What is asked: Can you turn the data from the line with "What one of" to the line with "23.1 metres" into a two-column CSV headed input and output, putting each text and its answer together on one row, with every field quoted and line breaks replaced by spaces?

[Data extracted from a collection]

BEGIN

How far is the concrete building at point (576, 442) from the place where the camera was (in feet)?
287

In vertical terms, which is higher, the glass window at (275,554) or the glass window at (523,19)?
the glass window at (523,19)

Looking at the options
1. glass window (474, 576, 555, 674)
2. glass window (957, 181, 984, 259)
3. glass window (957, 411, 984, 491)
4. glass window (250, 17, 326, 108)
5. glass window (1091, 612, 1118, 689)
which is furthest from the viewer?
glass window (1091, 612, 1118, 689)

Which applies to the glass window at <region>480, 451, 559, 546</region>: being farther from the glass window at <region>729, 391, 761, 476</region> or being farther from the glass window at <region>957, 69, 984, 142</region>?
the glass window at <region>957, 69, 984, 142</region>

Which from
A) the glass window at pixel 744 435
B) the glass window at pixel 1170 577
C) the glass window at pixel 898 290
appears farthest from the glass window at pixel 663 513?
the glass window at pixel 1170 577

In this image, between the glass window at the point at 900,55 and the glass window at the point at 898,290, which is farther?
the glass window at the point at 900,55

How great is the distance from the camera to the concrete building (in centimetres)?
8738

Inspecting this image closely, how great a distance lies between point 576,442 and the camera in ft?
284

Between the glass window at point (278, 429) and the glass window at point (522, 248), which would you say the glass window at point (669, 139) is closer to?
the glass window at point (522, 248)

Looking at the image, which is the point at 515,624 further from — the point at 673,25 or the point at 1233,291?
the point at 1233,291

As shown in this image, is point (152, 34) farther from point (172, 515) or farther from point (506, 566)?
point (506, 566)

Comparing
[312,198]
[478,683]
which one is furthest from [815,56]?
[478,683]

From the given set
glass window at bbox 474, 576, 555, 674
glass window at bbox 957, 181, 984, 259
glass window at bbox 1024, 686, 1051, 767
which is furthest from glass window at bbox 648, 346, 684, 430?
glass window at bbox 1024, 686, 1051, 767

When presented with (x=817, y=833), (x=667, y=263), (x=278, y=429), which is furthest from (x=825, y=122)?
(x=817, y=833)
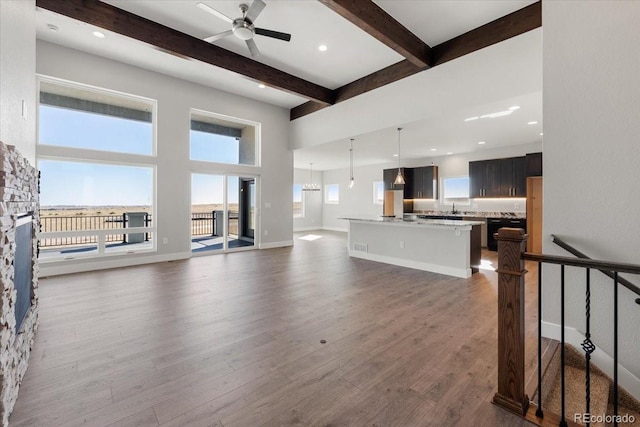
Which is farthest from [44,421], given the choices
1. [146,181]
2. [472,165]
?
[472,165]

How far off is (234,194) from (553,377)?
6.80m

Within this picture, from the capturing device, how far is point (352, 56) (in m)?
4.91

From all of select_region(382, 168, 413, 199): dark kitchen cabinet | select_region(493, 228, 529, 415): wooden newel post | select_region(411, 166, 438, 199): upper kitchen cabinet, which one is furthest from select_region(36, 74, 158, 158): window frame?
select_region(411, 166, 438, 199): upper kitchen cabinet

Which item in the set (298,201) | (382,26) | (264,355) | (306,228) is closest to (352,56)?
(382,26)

END
BEGIN

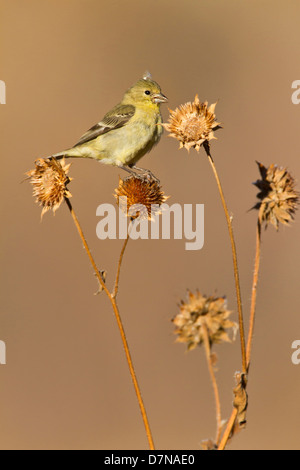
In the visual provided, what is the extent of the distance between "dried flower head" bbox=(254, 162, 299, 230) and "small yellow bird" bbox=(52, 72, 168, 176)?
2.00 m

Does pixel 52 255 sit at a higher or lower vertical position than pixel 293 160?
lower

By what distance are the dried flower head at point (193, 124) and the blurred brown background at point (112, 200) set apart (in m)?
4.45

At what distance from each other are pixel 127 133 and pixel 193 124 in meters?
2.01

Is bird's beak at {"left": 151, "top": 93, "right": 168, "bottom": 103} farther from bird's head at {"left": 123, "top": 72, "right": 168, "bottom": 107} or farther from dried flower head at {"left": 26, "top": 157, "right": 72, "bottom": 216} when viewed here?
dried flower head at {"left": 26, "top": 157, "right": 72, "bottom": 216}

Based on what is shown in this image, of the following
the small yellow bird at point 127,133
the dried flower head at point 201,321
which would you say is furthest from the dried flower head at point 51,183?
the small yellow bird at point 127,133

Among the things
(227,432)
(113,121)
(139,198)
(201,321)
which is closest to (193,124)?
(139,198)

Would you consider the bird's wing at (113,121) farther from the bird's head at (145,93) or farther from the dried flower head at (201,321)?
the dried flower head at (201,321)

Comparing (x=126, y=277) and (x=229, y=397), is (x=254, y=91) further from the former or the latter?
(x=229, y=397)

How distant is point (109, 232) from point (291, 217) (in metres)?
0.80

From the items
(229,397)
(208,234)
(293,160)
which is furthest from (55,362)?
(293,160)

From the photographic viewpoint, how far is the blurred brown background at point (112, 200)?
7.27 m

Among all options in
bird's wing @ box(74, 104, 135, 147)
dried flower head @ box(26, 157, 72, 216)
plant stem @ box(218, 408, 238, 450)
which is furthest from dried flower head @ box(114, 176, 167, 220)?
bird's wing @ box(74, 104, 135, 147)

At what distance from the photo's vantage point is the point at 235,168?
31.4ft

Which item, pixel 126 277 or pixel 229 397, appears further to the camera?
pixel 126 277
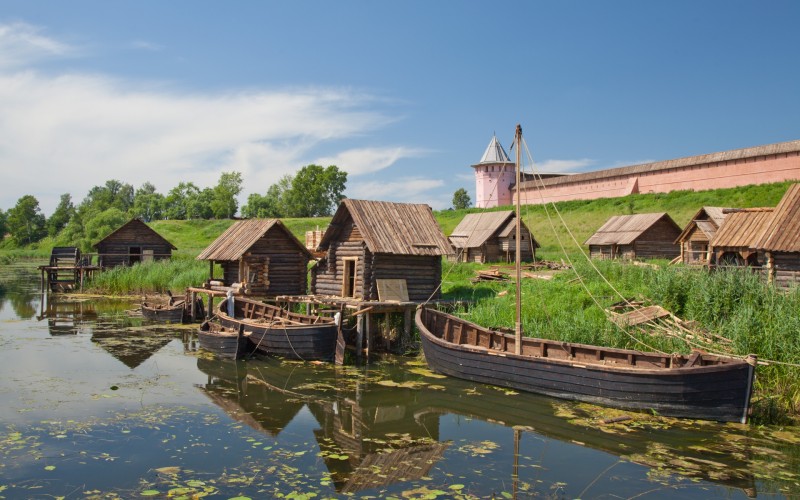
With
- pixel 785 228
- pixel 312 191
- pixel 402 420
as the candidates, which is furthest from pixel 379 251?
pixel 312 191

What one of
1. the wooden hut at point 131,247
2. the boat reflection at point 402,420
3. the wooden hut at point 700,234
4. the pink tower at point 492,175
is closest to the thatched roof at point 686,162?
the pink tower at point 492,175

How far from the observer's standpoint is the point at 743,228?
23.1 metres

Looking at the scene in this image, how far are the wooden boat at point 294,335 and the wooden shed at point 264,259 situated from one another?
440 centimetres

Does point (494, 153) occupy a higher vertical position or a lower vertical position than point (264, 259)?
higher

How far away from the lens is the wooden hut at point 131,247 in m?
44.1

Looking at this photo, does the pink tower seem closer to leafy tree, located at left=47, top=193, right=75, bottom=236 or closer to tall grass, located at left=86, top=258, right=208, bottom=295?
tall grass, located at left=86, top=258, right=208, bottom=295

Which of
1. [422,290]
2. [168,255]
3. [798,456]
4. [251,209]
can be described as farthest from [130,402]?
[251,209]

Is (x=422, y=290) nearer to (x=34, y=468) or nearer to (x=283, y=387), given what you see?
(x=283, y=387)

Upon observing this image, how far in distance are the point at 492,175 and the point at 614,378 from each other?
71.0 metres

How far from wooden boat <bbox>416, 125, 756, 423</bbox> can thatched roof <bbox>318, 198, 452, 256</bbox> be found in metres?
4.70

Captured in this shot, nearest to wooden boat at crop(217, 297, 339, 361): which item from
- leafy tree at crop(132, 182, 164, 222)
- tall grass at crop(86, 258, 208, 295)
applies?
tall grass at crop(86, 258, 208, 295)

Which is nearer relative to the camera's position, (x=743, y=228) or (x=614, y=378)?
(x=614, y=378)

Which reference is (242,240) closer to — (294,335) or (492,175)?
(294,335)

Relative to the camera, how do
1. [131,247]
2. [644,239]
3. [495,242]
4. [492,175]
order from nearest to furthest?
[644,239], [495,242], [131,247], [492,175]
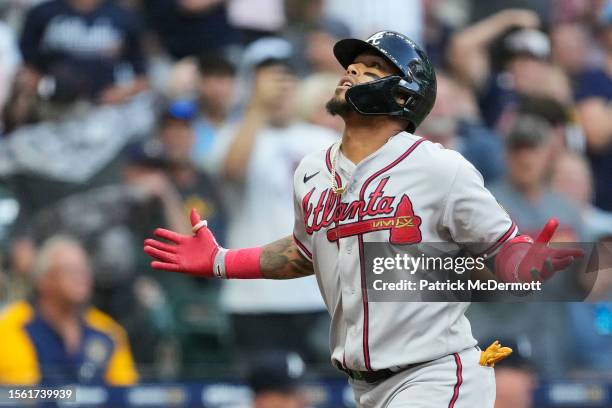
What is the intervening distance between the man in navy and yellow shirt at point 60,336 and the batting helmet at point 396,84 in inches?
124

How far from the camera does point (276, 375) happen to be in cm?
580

END

Problem solution:
input,output
"What one of 1. the wooden hut at point 131,247 2. the boat reflection at point 402,420 3. the wooden hut at point 700,234 4. the pink tower at point 492,175 is closest to the thatched roof at point 686,162?","the pink tower at point 492,175"
"How far from the observer's standpoint is the point at 743,228?","23.1 metres"